Market dealers note that participants still prefer to complete most transactions before 5 pm. According to a dealer from a private sector bank, only limited, small-ticket trades are currently taking place beyond that time. He added that participants are yet to shift their working models to take advantage of the extended window.
The weighted average call rate stood at 5.26 percent on Monday while tri-party repo rates settled at 5.11 percent. These figures further reflect the market’s lack of urgency in short-term borrowing, especially when easy liquidity options are available. On that same day, the call market recorded a slightly higher volume at 17,060 crore rupees, but this was not indicative of a broader trend.

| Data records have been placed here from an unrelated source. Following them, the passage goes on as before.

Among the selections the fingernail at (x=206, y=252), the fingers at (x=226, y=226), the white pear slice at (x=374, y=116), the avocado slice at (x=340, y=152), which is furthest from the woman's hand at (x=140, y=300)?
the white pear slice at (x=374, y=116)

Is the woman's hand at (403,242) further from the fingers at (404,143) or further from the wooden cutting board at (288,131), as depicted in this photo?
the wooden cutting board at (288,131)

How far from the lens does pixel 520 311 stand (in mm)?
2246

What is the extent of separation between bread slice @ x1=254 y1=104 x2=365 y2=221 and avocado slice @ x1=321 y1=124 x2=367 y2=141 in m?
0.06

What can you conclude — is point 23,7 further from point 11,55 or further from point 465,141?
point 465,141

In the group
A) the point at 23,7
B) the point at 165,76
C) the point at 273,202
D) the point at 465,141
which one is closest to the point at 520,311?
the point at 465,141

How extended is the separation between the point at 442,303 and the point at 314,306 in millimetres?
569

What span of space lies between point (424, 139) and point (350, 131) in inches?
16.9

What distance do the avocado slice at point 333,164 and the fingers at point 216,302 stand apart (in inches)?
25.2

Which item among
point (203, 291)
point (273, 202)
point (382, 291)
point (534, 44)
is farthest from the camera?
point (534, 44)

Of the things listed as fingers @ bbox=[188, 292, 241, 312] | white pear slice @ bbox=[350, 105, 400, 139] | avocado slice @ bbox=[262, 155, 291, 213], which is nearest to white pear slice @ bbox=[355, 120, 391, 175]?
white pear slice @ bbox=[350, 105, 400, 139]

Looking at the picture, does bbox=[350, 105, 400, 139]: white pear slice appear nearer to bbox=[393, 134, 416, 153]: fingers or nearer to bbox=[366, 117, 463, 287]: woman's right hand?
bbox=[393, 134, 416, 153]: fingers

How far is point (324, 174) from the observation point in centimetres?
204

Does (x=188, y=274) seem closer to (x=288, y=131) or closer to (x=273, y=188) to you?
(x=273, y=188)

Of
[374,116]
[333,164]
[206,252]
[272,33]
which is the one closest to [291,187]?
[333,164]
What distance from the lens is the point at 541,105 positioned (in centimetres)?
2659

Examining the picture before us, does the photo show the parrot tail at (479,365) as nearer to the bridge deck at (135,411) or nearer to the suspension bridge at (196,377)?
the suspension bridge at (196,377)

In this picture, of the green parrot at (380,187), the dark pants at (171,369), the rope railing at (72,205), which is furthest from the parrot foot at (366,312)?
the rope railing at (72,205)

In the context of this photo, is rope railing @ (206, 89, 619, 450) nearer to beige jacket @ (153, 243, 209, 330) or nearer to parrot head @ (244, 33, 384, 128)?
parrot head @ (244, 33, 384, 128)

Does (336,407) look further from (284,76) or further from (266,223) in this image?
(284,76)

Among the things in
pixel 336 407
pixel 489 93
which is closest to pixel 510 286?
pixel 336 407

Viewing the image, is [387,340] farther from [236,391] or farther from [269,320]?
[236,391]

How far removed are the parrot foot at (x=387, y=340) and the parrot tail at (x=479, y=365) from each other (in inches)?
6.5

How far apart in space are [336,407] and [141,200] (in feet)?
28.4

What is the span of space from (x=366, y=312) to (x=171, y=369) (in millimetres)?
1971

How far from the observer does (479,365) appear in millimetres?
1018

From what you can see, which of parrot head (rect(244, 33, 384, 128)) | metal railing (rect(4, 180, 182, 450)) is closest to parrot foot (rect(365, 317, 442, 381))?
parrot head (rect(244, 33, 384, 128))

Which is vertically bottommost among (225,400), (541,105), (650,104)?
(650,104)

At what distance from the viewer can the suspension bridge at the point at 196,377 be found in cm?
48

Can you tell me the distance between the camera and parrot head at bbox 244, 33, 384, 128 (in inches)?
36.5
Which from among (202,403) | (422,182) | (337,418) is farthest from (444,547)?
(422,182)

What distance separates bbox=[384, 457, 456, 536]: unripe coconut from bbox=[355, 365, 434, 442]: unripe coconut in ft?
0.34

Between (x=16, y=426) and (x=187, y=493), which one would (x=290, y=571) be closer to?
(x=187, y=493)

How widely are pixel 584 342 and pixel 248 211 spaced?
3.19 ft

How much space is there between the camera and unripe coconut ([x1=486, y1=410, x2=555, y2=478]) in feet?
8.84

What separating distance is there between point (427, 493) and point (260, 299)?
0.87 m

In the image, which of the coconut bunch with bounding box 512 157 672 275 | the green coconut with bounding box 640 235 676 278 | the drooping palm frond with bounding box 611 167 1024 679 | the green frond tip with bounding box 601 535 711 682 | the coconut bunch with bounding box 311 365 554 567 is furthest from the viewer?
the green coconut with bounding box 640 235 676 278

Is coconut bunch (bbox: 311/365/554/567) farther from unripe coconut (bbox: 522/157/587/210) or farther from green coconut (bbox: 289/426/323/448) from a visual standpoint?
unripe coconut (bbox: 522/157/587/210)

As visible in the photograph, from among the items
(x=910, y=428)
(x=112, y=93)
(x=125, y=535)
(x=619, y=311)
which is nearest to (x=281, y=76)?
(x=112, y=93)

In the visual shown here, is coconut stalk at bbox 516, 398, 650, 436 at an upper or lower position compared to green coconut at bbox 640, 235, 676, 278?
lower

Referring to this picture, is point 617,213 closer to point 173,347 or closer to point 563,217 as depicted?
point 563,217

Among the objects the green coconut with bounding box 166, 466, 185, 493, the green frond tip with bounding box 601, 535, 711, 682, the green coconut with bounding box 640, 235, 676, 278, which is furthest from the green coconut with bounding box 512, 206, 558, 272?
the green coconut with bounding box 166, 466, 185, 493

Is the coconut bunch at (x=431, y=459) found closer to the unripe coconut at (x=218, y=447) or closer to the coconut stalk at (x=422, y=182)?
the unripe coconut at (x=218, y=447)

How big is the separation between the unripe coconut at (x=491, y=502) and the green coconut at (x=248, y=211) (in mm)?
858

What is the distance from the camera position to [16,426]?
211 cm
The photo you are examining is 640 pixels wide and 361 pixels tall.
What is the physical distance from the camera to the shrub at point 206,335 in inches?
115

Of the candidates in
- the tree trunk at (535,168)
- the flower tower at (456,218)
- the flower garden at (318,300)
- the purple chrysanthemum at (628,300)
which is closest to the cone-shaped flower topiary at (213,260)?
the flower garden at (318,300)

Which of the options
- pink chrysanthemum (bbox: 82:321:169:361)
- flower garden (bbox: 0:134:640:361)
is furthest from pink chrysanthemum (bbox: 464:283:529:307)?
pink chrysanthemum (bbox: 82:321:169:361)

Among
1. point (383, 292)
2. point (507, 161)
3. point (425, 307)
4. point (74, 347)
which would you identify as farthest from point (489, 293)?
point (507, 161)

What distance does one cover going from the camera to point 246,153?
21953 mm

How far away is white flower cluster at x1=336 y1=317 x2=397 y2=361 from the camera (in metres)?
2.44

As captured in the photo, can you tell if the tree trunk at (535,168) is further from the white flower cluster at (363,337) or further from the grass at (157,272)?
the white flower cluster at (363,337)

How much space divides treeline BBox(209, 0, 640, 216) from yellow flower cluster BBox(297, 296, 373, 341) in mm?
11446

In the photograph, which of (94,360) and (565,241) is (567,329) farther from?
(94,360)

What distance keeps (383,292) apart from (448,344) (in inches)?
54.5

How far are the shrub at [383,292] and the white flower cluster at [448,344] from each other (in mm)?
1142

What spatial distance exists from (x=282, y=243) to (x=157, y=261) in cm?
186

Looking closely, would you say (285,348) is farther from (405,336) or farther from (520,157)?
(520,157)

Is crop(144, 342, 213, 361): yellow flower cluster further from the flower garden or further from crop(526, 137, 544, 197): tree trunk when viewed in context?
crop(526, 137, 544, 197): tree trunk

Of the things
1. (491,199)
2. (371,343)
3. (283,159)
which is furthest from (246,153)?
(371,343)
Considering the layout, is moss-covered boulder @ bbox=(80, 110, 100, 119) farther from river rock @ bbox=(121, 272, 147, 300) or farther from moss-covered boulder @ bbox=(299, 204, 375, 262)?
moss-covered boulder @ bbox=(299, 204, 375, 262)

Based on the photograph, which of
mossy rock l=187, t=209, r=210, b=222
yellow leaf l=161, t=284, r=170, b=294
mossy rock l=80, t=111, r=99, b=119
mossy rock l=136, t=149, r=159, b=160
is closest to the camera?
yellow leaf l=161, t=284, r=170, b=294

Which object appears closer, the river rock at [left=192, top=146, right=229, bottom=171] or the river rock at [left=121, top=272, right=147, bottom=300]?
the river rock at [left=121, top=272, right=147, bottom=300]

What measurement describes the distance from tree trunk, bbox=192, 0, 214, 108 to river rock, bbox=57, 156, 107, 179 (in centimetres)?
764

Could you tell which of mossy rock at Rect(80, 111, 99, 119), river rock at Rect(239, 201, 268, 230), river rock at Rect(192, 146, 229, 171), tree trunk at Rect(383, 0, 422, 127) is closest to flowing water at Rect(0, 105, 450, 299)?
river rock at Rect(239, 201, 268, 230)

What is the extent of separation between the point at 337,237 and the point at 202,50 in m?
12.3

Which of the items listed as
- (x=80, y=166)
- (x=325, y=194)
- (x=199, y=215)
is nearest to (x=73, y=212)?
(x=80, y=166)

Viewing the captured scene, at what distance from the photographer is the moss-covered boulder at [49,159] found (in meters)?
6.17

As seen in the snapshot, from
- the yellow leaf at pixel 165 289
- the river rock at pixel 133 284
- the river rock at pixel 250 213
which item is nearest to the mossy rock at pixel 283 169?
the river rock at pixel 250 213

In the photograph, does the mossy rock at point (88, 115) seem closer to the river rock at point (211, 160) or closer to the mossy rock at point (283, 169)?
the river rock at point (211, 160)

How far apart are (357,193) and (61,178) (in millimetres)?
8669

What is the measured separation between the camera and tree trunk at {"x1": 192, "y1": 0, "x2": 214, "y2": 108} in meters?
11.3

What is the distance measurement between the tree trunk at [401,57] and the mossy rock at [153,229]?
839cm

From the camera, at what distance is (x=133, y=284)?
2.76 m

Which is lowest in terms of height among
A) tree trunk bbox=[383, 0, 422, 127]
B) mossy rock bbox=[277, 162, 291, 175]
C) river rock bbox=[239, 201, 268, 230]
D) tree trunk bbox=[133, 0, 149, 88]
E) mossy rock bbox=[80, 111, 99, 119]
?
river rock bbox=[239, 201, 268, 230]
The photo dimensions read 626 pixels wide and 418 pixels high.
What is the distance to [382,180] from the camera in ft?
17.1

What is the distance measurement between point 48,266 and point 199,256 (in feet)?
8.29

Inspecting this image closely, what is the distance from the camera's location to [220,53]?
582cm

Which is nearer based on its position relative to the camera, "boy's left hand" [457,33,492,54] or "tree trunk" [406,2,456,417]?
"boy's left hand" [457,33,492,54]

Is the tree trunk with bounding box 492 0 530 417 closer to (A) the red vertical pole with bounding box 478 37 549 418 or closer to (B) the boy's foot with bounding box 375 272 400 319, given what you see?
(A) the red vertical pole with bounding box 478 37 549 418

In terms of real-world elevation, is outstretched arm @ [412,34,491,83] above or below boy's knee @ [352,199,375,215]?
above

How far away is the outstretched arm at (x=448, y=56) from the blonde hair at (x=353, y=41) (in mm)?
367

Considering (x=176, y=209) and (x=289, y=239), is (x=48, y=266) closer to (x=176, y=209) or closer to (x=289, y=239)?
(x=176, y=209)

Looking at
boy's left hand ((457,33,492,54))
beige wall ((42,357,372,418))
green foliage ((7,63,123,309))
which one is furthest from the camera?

RBI has also tried to absorb excess liquidity by conducting variable rate reverse repo auctions, aiming to align overnight market rates more closely with the policy repo rate. While these steps ensure smoother monetary transmission, they have not yet translated into greater activity in the extended call market hours.
Bank treasurers believe the longer trading window might become more useful during times of market stress or temporary liquidity shortages. For now, many consider it more of an emergency tool than a daily requirement. The facility might help banks manage unplanned outflows or margin obligations under the Marginal Standing Facility. But during regular hours, most institutions still prefer the more secured and structured tri-party repo over the unsecured call money market.
Some market observers expect activity to improve in the coming months. As September approaches, banks will face quarter-end tax outflows which typically create short-term liquidity crunches. Additionally, the festive season might trigger higher credit demand and operational needs, potentially boosting volumes in the overnight call market. Until then, however, the extended hours are unlikely to lead to a significant jump in trading activity.